## [AUFGABEN]
**a.** Entnimm dem Text über die Minarette den Abschnitt, der bei den Worten „Das Nichtvorhandensein von“ beginnt und nach den Worten „jetzt anderes behauptet.“ endet, und gib ihn unverändert wieder.
**b.** Nenne alle Substantive, die im Absatz mit dem Anfang „Das sahen bislang“ des Textes über die Minarette vorkommen, in der Reihenfolge ihres Auftretens.
**c.** Setze den Text über die Minarette im Anschluss an seinen letzten Satz fort.

## [EXTRAHIERTER TEXT]
=======

Das Nichtvorhandensein von Minaretten hindert niemanden an der Pflege seines Aberglaubens, denn diese sind im Grunde kaum mehr als Türmchen mit Lautsprechern, über die in zumal oft grottenschlechter Tonqualität dazu aufgerufen wird, das Gebet doch nicht zu vergessen.
Das sahen bislang die Jünger Allahs sogar in der Schweiz offenbar so, denn sonst gäbe es dort wohl schon ein paar mehr dieser Lautsprecher als eben jene vier, die es gibt. Die Religionsfreiheit war dadurch nicht gefährdet, und sie ist es auch weiterhin nicht, selbst wenn mancher jetzt anderes behauptet.

=======

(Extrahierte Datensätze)
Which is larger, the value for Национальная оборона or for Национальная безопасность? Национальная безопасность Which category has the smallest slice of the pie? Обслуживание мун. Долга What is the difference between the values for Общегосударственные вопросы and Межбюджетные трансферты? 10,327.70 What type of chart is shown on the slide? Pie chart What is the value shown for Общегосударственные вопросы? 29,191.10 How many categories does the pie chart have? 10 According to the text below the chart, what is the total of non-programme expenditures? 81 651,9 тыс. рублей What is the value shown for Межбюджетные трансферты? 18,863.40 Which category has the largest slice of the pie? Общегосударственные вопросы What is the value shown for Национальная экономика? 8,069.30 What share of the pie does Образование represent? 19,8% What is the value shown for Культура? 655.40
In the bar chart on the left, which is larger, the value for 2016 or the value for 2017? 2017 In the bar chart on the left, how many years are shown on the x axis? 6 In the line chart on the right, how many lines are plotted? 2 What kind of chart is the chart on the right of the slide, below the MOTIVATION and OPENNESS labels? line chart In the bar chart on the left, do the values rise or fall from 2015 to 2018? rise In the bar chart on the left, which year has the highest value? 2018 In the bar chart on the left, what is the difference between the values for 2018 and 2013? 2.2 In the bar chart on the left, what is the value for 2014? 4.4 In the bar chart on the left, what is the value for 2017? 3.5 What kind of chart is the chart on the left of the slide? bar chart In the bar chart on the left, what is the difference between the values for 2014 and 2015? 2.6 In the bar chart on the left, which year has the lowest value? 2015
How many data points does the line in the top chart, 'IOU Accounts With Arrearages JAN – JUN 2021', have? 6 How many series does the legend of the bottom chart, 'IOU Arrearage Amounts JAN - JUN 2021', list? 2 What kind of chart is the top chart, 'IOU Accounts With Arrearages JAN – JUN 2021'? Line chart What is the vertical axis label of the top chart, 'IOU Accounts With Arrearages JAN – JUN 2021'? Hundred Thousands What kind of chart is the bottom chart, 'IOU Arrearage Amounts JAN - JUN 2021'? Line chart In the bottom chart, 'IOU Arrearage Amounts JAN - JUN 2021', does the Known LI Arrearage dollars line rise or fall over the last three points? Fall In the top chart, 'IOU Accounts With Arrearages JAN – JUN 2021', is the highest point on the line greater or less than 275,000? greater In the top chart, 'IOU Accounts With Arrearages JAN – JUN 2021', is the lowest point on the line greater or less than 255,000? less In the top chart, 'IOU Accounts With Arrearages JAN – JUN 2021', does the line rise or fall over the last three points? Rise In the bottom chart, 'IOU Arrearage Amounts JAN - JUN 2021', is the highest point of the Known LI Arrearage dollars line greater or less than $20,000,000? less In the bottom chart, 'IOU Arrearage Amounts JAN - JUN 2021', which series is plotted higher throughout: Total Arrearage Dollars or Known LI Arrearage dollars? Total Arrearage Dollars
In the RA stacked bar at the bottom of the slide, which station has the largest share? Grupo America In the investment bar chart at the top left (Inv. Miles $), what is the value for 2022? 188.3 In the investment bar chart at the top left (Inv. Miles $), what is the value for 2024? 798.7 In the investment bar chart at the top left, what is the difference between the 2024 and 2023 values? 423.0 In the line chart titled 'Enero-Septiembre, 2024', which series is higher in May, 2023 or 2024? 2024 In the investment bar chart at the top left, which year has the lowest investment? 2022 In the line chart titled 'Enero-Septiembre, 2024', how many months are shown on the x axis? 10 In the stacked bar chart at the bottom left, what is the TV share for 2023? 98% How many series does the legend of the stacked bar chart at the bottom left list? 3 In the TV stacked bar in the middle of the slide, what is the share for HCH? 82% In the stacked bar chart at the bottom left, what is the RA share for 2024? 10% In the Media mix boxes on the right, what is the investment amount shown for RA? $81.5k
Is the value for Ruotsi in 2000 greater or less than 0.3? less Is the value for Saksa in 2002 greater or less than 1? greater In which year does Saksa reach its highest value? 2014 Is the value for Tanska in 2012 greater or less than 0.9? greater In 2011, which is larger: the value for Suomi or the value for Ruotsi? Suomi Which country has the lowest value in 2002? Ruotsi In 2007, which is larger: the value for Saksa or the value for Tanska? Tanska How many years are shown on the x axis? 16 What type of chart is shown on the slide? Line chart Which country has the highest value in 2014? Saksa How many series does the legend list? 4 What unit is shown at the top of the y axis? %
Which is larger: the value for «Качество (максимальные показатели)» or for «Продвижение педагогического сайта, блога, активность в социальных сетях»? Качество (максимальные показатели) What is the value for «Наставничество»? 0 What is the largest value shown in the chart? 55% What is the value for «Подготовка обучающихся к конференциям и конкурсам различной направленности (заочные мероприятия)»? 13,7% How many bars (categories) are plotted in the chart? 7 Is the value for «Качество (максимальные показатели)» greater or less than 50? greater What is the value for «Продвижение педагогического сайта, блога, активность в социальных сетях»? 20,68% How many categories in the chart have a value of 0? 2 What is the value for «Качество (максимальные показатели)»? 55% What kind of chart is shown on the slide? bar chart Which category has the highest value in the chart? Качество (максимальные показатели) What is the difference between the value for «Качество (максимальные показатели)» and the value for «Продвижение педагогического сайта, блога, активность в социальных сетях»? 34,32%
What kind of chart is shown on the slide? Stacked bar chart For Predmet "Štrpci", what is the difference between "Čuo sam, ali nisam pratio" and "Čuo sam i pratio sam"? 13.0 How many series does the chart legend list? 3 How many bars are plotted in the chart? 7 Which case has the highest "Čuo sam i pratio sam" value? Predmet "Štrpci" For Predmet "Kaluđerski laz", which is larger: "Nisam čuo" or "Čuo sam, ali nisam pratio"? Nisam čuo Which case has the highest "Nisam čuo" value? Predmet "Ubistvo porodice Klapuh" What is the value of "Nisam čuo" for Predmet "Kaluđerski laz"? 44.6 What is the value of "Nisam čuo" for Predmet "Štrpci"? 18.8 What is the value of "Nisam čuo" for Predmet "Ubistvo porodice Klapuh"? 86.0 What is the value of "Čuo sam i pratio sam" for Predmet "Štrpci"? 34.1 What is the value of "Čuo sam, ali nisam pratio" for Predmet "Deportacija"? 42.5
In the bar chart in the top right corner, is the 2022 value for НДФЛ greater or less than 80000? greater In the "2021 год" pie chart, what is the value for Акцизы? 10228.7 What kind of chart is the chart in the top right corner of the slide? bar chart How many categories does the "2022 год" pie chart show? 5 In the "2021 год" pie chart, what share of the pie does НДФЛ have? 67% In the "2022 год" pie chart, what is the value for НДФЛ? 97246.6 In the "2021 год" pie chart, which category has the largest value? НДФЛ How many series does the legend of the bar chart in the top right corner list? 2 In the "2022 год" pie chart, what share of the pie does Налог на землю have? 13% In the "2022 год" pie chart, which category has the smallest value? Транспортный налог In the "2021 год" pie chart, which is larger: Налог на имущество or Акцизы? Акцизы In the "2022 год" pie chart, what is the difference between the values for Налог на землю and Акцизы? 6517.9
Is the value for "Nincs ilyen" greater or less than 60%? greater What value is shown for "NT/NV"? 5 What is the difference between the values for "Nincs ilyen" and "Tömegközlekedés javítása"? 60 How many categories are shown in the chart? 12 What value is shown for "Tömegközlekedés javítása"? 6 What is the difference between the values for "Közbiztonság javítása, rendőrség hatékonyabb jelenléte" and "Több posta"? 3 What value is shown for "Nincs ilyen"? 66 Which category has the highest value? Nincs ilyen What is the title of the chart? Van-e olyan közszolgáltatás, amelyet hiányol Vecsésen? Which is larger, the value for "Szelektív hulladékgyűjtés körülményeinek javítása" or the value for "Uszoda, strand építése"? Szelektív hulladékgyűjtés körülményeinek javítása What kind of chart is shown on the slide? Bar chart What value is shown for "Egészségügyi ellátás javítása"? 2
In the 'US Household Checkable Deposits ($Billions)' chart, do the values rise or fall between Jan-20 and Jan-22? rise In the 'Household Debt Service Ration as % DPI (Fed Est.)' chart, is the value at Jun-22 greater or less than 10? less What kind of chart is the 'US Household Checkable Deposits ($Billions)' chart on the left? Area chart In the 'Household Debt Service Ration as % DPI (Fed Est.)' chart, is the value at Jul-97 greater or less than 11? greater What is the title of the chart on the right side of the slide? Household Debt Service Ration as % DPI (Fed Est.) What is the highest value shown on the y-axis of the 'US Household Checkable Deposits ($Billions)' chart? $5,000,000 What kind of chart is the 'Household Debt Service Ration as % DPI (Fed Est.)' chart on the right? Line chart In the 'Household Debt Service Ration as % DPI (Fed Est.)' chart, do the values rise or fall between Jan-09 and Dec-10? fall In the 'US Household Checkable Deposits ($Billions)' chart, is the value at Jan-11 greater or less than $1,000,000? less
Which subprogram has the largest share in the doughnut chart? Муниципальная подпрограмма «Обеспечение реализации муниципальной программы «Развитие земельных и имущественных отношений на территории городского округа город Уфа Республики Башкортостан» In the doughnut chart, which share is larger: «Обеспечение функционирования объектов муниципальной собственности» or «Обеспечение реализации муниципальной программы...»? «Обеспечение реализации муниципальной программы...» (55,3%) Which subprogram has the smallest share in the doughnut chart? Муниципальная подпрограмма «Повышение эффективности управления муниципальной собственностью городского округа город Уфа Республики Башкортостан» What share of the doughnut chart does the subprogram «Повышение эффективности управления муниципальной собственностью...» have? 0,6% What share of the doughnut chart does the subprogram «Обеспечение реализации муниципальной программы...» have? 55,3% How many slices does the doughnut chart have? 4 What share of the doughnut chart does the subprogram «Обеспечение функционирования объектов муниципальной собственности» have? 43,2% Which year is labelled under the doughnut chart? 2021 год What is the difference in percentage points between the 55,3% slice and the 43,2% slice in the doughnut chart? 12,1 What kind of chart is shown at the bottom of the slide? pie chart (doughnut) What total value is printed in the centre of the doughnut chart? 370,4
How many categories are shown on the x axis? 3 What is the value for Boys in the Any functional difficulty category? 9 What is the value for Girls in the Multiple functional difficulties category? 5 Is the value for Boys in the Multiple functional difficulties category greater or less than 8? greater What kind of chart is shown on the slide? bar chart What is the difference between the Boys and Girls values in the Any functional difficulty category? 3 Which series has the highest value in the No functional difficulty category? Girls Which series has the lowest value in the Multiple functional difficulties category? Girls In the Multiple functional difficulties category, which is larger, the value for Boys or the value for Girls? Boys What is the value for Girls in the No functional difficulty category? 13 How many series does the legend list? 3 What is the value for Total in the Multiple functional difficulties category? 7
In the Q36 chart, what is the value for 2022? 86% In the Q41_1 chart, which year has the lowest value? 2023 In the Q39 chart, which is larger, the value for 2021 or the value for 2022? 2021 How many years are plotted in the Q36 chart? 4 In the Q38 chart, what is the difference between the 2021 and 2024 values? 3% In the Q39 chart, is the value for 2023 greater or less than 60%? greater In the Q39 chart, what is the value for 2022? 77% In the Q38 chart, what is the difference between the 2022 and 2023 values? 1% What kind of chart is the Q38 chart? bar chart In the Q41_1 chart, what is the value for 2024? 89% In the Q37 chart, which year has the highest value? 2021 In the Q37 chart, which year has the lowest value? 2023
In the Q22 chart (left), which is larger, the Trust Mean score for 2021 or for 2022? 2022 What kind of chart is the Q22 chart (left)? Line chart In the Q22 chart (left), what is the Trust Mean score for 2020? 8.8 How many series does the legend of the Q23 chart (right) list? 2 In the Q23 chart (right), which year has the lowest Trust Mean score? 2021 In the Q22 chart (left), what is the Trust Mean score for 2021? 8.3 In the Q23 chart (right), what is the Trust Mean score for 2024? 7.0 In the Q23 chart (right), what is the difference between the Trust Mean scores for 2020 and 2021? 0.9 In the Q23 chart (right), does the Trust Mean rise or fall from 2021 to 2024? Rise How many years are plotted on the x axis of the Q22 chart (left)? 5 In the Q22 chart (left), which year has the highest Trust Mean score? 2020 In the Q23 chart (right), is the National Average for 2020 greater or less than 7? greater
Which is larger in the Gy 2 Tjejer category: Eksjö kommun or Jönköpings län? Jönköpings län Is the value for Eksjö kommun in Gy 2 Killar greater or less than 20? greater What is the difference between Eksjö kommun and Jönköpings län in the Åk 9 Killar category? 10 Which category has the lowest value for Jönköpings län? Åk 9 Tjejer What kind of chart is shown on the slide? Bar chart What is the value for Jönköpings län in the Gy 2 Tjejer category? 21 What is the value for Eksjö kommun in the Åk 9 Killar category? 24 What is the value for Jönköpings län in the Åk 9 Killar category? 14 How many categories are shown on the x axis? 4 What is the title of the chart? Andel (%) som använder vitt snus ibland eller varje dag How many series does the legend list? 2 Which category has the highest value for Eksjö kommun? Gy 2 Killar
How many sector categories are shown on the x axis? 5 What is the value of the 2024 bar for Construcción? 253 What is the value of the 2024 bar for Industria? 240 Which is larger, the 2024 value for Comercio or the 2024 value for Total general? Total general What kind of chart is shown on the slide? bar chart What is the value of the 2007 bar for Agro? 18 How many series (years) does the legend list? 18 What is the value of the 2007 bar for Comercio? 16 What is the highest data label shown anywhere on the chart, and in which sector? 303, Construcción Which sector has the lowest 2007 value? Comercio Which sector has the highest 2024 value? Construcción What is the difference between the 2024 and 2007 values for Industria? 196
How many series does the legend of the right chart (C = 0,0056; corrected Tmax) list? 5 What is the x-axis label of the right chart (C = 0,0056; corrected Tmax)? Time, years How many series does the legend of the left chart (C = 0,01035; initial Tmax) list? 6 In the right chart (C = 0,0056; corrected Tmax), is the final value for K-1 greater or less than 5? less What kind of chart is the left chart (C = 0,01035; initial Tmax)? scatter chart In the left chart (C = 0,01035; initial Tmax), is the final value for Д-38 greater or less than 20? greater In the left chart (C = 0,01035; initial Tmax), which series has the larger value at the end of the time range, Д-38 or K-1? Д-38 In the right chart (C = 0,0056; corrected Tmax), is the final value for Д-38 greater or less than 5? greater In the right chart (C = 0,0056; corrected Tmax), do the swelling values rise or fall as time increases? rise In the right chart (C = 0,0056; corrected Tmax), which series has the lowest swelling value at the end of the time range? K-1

=======

## [DEINE ANTWORTEN]
**a.**
Das Nichtvorhandensein von Minaretten hindert niemanden an der Pflege seines Aberglaubens, denn diese sind im Grunde kaum mehr als Türmchen mit Lautsprechern, über die in zumal oft grottenschlechter Tonqualität dazu aufgerufen wird, das Gebet doch nicht zu vergessen.
Das sahen bislang die Jünger Allahs sogar in der Schweiz offenbar so, denn sonst gäbe es dort wohl schon ein paar mehr dieser Lautsprecher als eben jene vier, die es gibt. Die Religionsfreiheit war dadurch nicht gefährdet, und sie ist es auch weiterhin nicht, selbst wenn mancher jetzt anderes behauptet.

**b.** Jünger, Allahs, Schweiz, Lautsprecher, Religionsfreiheit

**c.**
Jerzy Montag, „rechtspolitischer Sprecher“ der Bundestagsfraktion des Bessermenschen-Vereins „Bündnis 90/Die Grünen“, fiel denn in der Vergangenheit auch nicht unbedingt dadurch auf, daß er fehlende Minarette in der Schweiz oder Deutschland beklagte. Nun allerdings hadert der Grüne wegen der Minarette mit der direkten Demokratie:
„Ich hoffe, daß wir in einem solchen Falle eine tiefreichende, sachliche Auseinandersetzung gehabt hätten, und ich setze darauf, daß wir die Mehrheit von einer vernünftigen Entscheidung hätten überzeugen können. Aber ich gehe noch eine Stufe zurück und sage als jemand, der die Volksabstimmung in Deutschland auf nationaler Ebene auch haben will: Eine Abstimmung darüber, Bürgerinnen und Bürgern die Religionsfreiheit zu beschneiden, darf es nicht geben und wird es in Deutschland auch nicht geben. Deswegen wird keine Gelegenheit bestehen, in die deutsche Verfassung hineinzuschreiben, daß man in Deutschland keine Minarette errichten darf.“
Da sei nämlich die kluge Obrigkeit vor. Deutlicher kann man den Gegensatz zwischen einer Demokratie, in der der Souverän als verantwortungsbewußter Bürger betrachtet wird, und einer, in der jener nur entmündigtes Stimmvieh ist, gerade gut genug, etwa „Bündnis 90/Die Grünen“ zu wählen, eigentlich nicht formulieren – und eben belegen, daß der Minarett-Islam immanent demokratiefeindlich ist.